Drivers Panic as Navigation Apps Steer Them Onto One of America's Steepest Streets

Playing How Drivers Are Ending Up on One of America’s Most Dangerous Streets

Navigational apps are creating a wild ride for Los Angeles motorists, leading them to a treacherous road that appears to come out of nowhere, with disastrous results.

Apps like Waze are directing drivers to Baxter Street, which is regarded as one of the steepest roads in America.

The route is meant to help people avoid traffic, but with a 32 percent grade incline, stunned drivers are losing control of their cars, landing upside down, and crashing onto front lawns and curbs. Truck and limo drivers are getting wedged on the street's crest.

The street is popular with daredevils who can often be seen on the street while performing tricks on their skateboards.

Inside Edition's Jim Moret couldn't believe what he was seeing when the Waze app sent him straight to Baxter Street.

“As I approach, I can't see what lies ahead," he said. "I'm driving blind, and then boom! I'm on what feels like a roller coaster. That street is steep!” 

Jeff Hartman says living on the street is becoming a nightmare.

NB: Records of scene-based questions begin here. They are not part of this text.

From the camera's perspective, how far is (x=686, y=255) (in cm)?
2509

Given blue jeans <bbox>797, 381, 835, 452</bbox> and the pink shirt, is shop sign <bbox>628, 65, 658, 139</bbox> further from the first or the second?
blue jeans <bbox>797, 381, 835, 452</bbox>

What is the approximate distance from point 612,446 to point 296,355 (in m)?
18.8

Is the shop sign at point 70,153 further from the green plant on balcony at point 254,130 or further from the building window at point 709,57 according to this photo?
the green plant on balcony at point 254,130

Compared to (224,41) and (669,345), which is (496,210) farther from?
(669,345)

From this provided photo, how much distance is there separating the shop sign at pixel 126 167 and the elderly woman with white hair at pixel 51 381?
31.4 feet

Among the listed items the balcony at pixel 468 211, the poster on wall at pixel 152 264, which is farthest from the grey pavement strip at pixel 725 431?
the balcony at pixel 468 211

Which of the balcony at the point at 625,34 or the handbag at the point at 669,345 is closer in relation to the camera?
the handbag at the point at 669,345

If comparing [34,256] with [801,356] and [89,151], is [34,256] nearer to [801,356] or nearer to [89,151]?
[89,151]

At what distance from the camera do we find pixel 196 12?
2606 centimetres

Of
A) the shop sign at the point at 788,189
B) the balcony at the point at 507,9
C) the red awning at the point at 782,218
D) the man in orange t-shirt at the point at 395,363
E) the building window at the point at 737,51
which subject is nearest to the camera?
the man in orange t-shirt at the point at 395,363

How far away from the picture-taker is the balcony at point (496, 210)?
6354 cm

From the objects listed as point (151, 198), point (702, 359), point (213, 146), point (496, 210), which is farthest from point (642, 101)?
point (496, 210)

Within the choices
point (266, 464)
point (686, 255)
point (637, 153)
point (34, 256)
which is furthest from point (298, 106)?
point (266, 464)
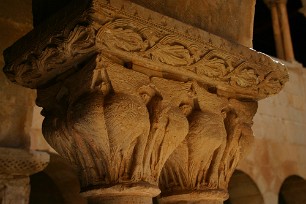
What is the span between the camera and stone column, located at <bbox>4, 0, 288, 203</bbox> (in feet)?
5.12

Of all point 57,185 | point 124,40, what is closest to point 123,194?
point 124,40

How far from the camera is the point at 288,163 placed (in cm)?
593

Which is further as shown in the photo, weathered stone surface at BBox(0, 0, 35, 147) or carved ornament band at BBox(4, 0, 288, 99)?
weathered stone surface at BBox(0, 0, 35, 147)

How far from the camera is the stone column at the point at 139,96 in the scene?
1.56m

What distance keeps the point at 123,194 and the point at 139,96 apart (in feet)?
1.14

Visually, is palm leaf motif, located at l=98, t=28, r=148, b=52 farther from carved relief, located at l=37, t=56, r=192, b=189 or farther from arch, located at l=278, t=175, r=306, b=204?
arch, located at l=278, t=175, r=306, b=204

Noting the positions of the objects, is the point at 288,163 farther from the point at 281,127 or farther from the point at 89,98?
the point at 89,98

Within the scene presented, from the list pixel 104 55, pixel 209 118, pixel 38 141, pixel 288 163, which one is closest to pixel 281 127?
pixel 288 163

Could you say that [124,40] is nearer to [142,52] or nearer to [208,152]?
[142,52]

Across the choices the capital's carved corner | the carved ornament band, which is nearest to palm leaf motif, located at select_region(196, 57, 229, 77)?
the carved ornament band

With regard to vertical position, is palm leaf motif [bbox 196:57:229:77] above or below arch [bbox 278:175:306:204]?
above

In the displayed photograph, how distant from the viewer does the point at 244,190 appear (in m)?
5.68

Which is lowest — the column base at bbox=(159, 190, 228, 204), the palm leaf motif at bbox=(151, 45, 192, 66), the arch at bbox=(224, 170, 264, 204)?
the column base at bbox=(159, 190, 228, 204)

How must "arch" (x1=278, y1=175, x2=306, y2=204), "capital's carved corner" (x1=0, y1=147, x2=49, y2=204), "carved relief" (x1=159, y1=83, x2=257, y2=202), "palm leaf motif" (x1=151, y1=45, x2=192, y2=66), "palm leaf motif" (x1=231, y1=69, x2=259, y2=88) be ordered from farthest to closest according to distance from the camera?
"arch" (x1=278, y1=175, x2=306, y2=204), "capital's carved corner" (x1=0, y1=147, x2=49, y2=204), "palm leaf motif" (x1=231, y1=69, x2=259, y2=88), "carved relief" (x1=159, y1=83, x2=257, y2=202), "palm leaf motif" (x1=151, y1=45, x2=192, y2=66)
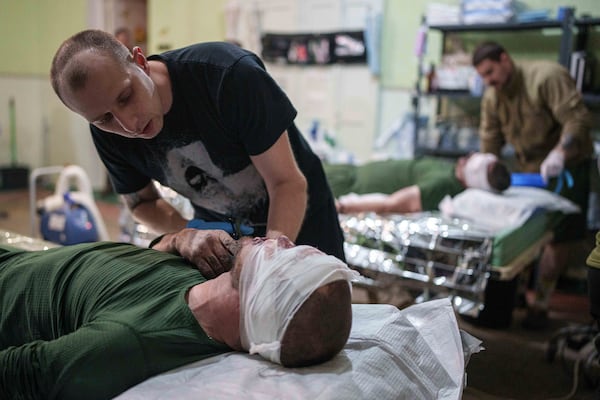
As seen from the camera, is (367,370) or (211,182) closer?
(367,370)

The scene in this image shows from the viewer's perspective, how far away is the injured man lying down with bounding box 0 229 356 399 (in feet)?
3.00

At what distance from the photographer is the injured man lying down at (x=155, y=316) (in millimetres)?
914

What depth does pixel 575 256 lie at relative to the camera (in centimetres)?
307

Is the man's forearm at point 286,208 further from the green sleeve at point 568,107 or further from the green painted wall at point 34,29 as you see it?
the green painted wall at point 34,29

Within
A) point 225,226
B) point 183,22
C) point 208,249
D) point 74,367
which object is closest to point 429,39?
point 183,22

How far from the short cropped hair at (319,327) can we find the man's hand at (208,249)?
0.75 ft

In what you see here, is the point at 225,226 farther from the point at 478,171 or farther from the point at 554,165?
the point at 554,165

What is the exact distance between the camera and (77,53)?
3.40 ft

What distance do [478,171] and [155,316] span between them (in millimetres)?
2109

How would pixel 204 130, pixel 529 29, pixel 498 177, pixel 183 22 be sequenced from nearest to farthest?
pixel 204 130, pixel 498 177, pixel 529 29, pixel 183 22

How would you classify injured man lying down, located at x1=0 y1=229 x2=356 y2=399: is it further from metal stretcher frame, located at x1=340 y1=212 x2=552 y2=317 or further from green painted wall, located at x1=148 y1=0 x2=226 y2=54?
green painted wall, located at x1=148 y1=0 x2=226 y2=54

“Every once in a while, I hear a big bang and then I come out and look and I’m like, 'Oh, someone hit somebody,’” he told Inside Edition. 

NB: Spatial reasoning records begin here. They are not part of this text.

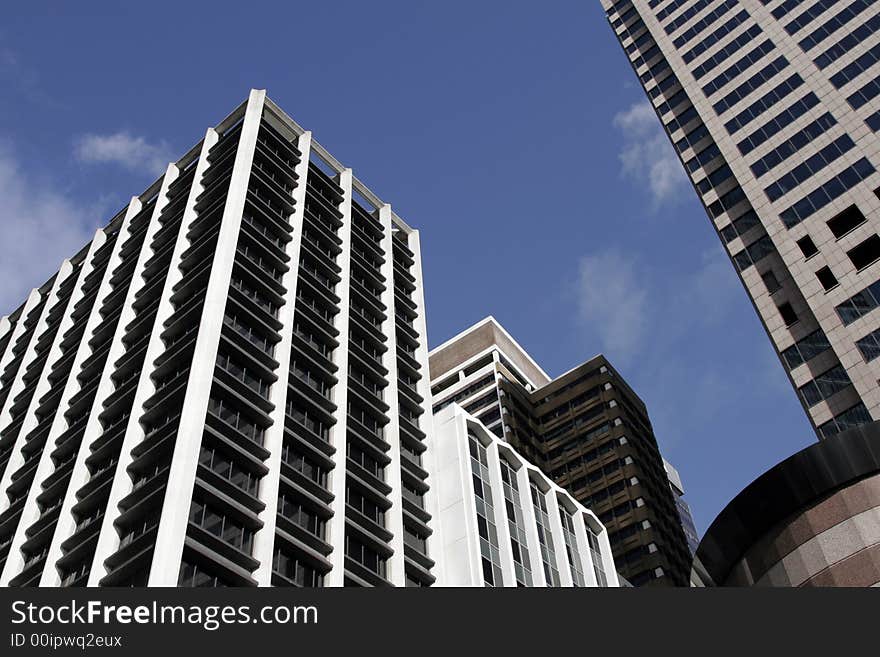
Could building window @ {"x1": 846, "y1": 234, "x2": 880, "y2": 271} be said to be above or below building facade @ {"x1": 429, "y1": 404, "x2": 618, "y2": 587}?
above

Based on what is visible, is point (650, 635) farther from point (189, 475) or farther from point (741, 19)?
point (741, 19)

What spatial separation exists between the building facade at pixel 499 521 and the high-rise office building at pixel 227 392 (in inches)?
87.3

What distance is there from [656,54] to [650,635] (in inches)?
3791

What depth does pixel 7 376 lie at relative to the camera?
81.2m

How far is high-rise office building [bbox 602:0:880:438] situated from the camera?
6575cm

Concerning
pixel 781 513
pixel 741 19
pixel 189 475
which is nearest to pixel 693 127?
pixel 741 19

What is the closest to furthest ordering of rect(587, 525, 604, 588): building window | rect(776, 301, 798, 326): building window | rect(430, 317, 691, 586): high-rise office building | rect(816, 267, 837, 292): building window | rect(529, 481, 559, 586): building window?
rect(816, 267, 837, 292): building window < rect(529, 481, 559, 586): building window < rect(776, 301, 798, 326): building window < rect(587, 525, 604, 588): building window < rect(430, 317, 691, 586): high-rise office building

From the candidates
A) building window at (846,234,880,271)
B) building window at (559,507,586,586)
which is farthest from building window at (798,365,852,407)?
building window at (559,507,586,586)

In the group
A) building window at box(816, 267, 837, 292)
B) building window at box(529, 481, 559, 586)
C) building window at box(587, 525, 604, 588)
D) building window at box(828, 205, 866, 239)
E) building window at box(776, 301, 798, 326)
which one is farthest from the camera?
building window at box(587, 525, 604, 588)

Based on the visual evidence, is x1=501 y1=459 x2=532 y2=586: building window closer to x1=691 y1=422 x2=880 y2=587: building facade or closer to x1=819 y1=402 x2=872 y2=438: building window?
x1=819 y1=402 x2=872 y2=438: building window

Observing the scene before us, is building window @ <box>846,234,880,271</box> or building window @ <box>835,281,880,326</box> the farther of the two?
building window @ <box>846,234,880,271</box>

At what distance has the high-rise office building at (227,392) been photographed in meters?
48.6

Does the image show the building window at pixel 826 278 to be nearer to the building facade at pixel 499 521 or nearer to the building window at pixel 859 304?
the building window at pixel 859 304

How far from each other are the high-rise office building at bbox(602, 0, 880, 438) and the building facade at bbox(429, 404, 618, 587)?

Neighbor Haya Morgenstern says she once got hit by an out-of-control driver.

“She thought she could brake safely, but apparently the car started sliding back so she ended up jumping out the car and the car came crashing down the street, hit my car and ended up flipped over," she claimed. 

In a statement to Inside Edition, Waze said:

"Waze is actually the best place to check for conditions you may consider hazardous; we have always made it possible to share information with other users via official reports for hazards like flooding, and general map comments for unusual concerns like gradient.

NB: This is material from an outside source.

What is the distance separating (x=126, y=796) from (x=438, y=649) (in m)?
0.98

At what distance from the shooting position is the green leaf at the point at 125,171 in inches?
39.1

"Our maps are known for their accuracy in reflecting reality of road conditions, either defined by local law or by temporary condition such as a pothole or flooding. Thus while a driver may question the gradient of a hill, the city has placed a public road there, which means it should be considered usable within Waze to permit residents to navigate home, to assist in emergency response and more. 

“We are only as strong as the information we receive from our community and we greatly value their short term input via reporting as well as long term input as we develop new product features and refine our maps. This can be done within the app throughout the navigation process."